Yesterday, the folks at the Albany Times Union told you about the special student loan break given a former local prosecutor at the same time reporter Brendon Lyons was reporting on the local bar owner, Timothy Rnakins who established a free drinks and meals program for local prosecutor while facing tax and assault charges. Here's an excerpt:
"An Albany bar owner facing trial for tax and assault charges wants a special prosecutor appointed in the case because he alleges members of the Albany County district attorney's office have gotten free meals and drinks from his restaurants, including Envy Lounge.
Paul DerOhannesian II, an attorney for Timothy Rankins, who owns Envy Lounge, filed the motion last week. It asks Albany County Judge Thomas A. Breslin to disqualify the office of District Attorney P. David Soares from Rankins' criminal case and appoint a special prosecutor. Criminal charges against Rankins include allegations that he failed to pay more than $190,000 in state sales taxes from his bar's receipts. DerOhannesian said the 'computation of sale tax ... does not accurately reflect the significant complimentary meals provided to individuals.'
'Establishing these complimentary meals or drinks potentially involves testimony from both the provider and recipient of these meals, such as an Albany County prosecutor,' DerOhannesian wrote to the judge. He said Soares and his office, therefore, have a conflict if they were recipients of any free meals or drinks.
In a brief interview Wednesday Soares called the allegations 'absurd and desperate.' He provided a copy of a sworn affidavit that he said will be filed in the case in the coming days. The affidavit, signed by Soares, calls the allegations 'false.' 'Neither the ownership, management nor staff at either restaurant has ever given or offered to give me a free or 'comped' meal or drink at either Pearl Albany, Inc. or the Envy Lounge,' the district attorney's affidavit states.
DerOhannesian also requested a court order directing prosecutors to identify any employees who "have received complimentary meals from the Envy or Pearl restaurants," and to supply "photographs of its employees from the period 2005 to 2008." The photos could be shown to Rankins' bar employees to identify those who received a complimentary drink or meal, the attorney said.
Rankins is a popular bar owner who has operated tavern restaurants in the city dating back years. He has developed close relationships with city officials and police. In January the Times Union published a story disclosing uniformed, on-duty police officers, including high-ranking supervisors, were regularly receiving free meals and drinks at Envy Lounge.
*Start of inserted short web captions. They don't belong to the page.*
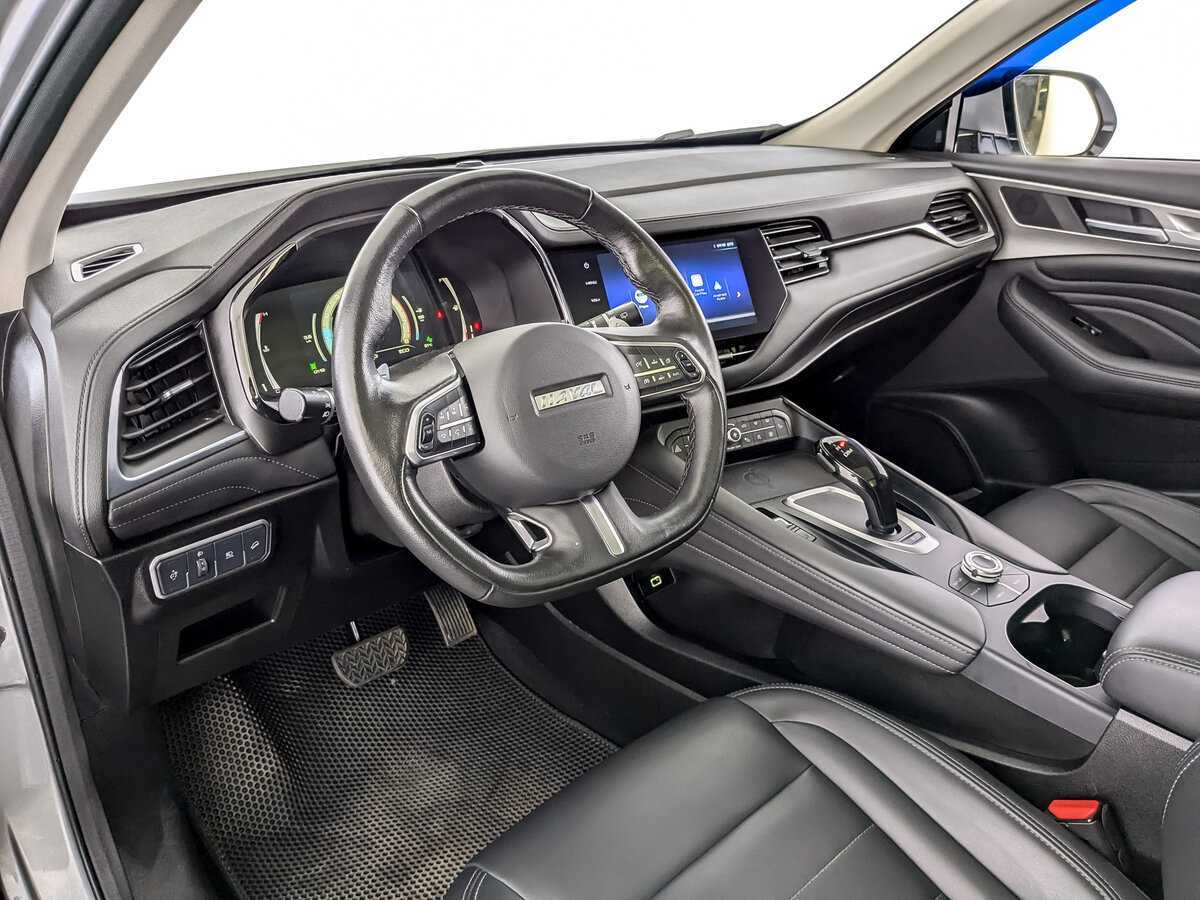 Купить Haval F7, 2021, 88 639 км.. Фото: #15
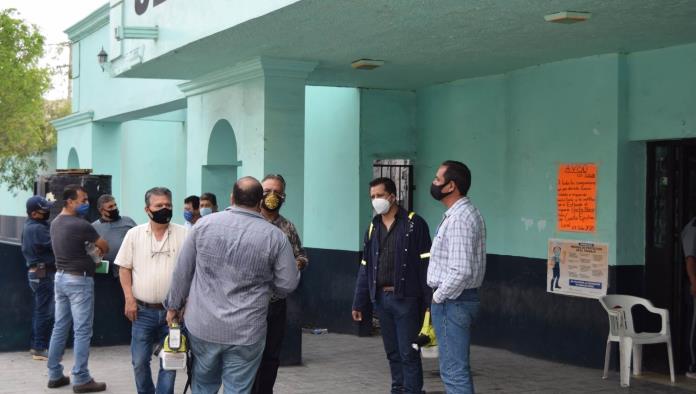 Con recorte de aforos disminuirán contagios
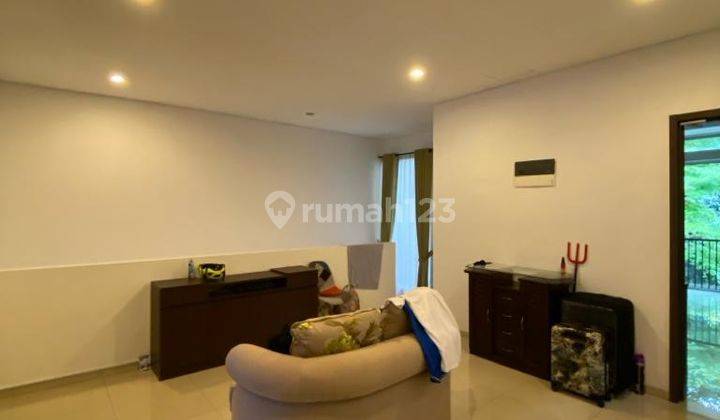 Rumah Mewah Murah Cluster Regent Serenia Hills Semi Furnished 2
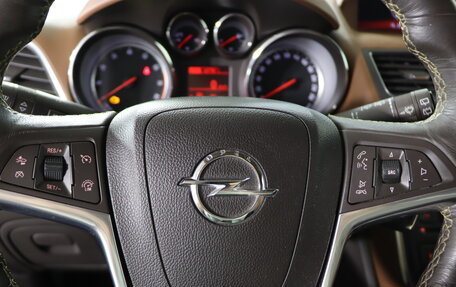 Opel Mokka I, 2014 год, 1 179 990 рублей, 11 фотография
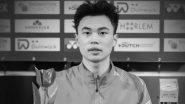 17-Year-Old Zhang Zhijie&rsquo;s On-Court Death Forces BWF to Review Medical Protocols For Tournaments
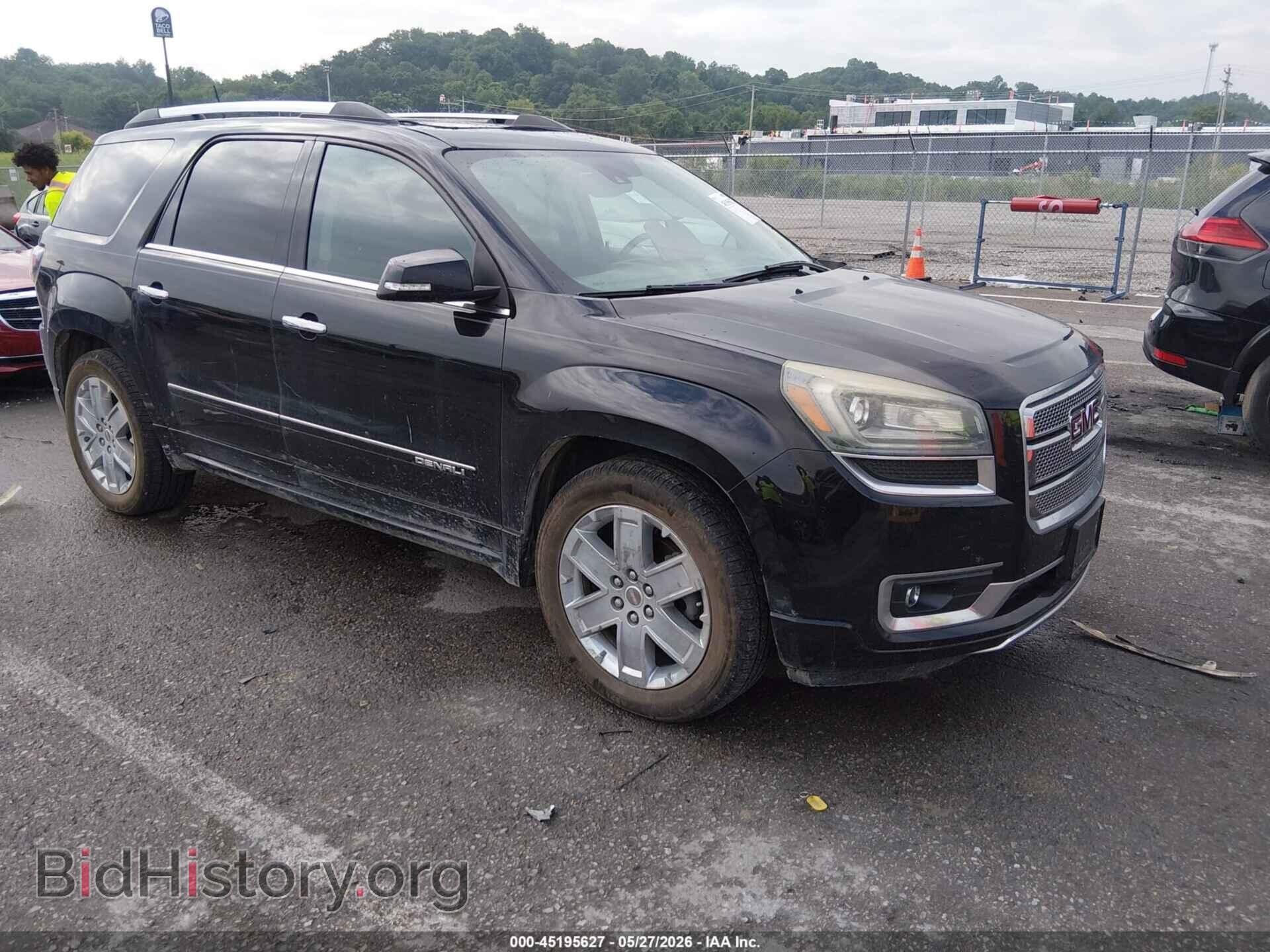Photo 1GKKVTKD6GJ230811 - GMC ACADIA 2016
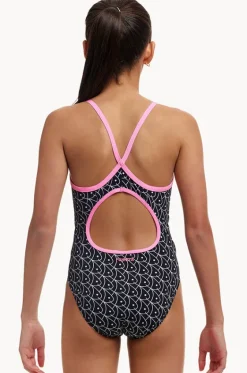 One Pieces^Funkita Girls Diamond Back One Piece Summer fish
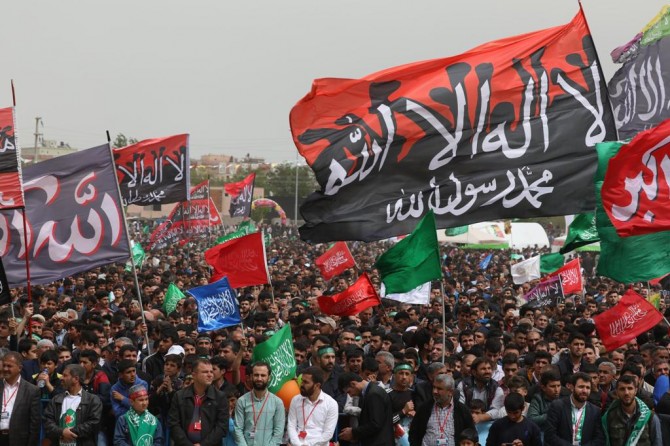 "Kutlu Doğum Müslümanların ittifak ve ittihadına vesile olsun"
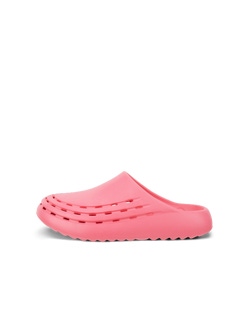 Unisex ECCO® Cozmo Slider - Pink - Outside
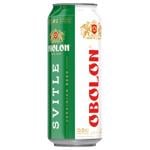 Obolon Light Beer 4.5% 0.5l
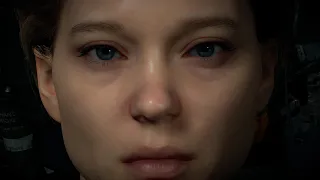 Death Stranding. Игрофильм 7. Английская озвучка, русские субтитры.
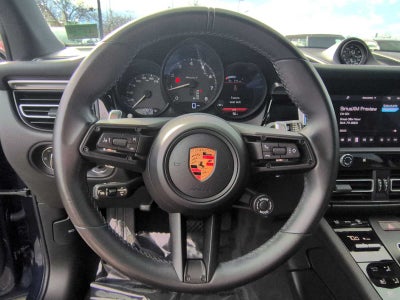 2023 Porsche Macan T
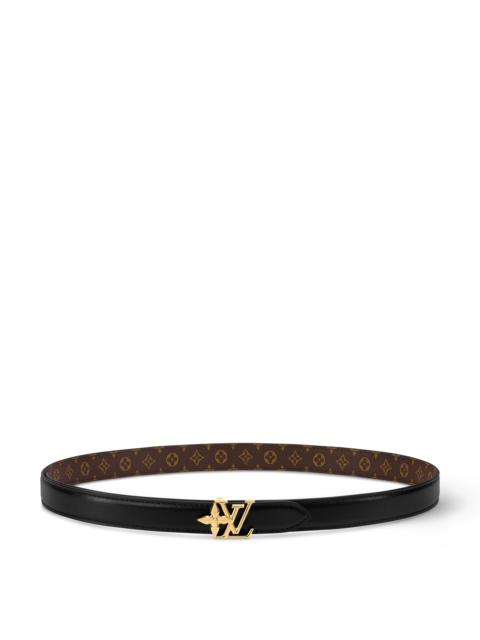 Louis Vuitton LV Bloom 20Mm Reversible Belt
The department responded by directing uniformed officers not to congregate in restaurants while on duty.
Weeks later, following an investigation by the state Department of Taxation and Finance that began in early 2008, Rankins was indicted on felony charges of failing to pay more than $191,000 in state sales tax. The charges relate to the operation of Rankins' former nightclub, Pearl Restaurant & Lounge, which closed in 2008."
If true, Mr. Rankins, who knew quite a few of these public servants, had reason to believe a free drinks and meals policy might benefit his situation. What does that tell you?